No en balde contó con un guion repleto de frases inolvidables, algunas de las cuales han pasado a la historia modificadas por nuestras vivencias personales y el imaginario colectivo, como sucede con la famosa “Tócala otra vez, Sam”, redondeada por los sueños de Woody Allen.
Sobre la trama de una obra de teatro que nunca se llegó a estrenar, los diálogos se fueron escribiendo mientras se rodaba la película, bajo un cierto aire machadiano: al andar se hace camino, se hace camino al andar. En una de sus secuencias, la cinta nos enseña que una herida es un lugar en el que, a veces, no queda más remedio que vivir: “Recuerdo cada detalle. Los alemanes vestían de gris. Tú vestías de azul”; aunque, quizás, lo mejor sea cerrar la cicatriz abierta de la melancolía: “La tocaste para ella. Tócala para mí. Si ella la resistió, yo también. Tócala”.
Otras series de fotogramas nos hacen pensar que, cuando comienzan a chorrear la metralla y a doblar las campanas, cuando el desasosiego es tal que no se acierta a distinguir entre los cañones alemanes y los latidos del propio corazón, el amor es seguramente el mejor chaleco salvavidas: “El mundo se derrumba y nosotros nos enamoramos”. Incluso en aquellas ocasiones en los que el amor únicamente entiende de los lugares que perduran al final de todo: “Siempre nos quedará París”.
Sin embargo, no fue el guion la única singularidad de un filme rompedor que contó con un reparto de actores y actrices en estado de gracia, tanto en sus papeles protagonistas como secundarios: una auténtica fiesta de la interpretación de la que se benefició Michael Curtiz en una extraña y continua sensación de improvisación; un rodaje organizadamente caótico que el polifacético director transformó luego en un montaje que permitió acercar al espectador a la máxima ilusión posible que el cine es capaz de proporcionarle.
Además, la película nos muestra sobre el fondo de una imaginativa combinación del uso de sombras y primeros planos, cómo la intensa fugacidad del presente se enraíza en el pasado y se enrama en los frutos de lo por venir, a pesar de nuestro deseo de vivir en una permanente eternidad en vilo: “¿Dónde estuviste anoche? -¿Anoche? No tengo la menor idea. Hace demasiado tiempo”; “¿Y qué harás esta noche? -No hago planes con tanta antelación”.

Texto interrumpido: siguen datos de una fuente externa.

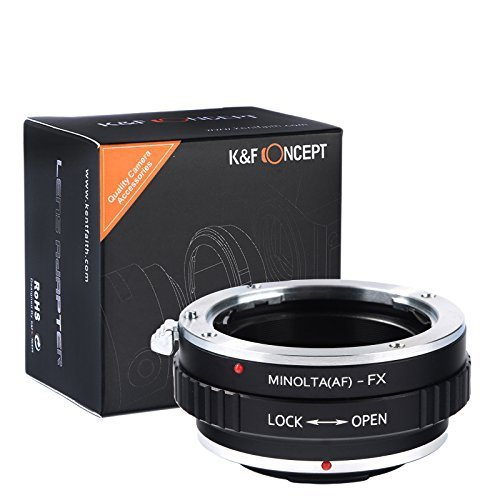k-f-concept-minolta-sony-alpha-af-maf-sa-lente-adaptador-de-fujifilm-x-mount-fx-x100-x-de-a1-x-de-a2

Casablanca asaltó los géneros cinematográficos para ser un filme clásico y vanguardista, épico e intimista, dramático y mundano, romántico y hamettiano, una crítica política y una reflexión acerca de los sentimientos y las relaciones imposibles, todo eso al mismo tiempo. Una cinta transgresora que muestra a un tipo idealista, dispuesto al sacrificio amoroso, bajo una coraza de cinismo, Rick Blaine, interpretado por Humphrey Bogart, y a una mujer que, tras su máscara de ternura sentimental, esconde un carácter endurecido por la vida y las circunstancias de la guerra, Ilsa Lund, interpretada por Ingrid Bergman.
Y, en un final gloriosamente dubitativo -se llegaron a rodar alternativas diferentes- y cargado de humor, Rick acaba pronunciando una de las frases míticas de la historia del cine: “Louis, presiento que este es el comienzo de una hermosa amistad”. Pero, antes de perderse en la bruma con Reanult, el jefe de policía, y descubrir que la amistad es más de fiar que cualquiera de los patriotas bebedores de “Agua de Vichy”, Rick había mirado al cielo, al avión que se llevaba para siempre a su amor. Fue en ese momento cuando supo verdaderamente quién era el tipo que habitaba su nombre y, por tanto, cuál era su destino.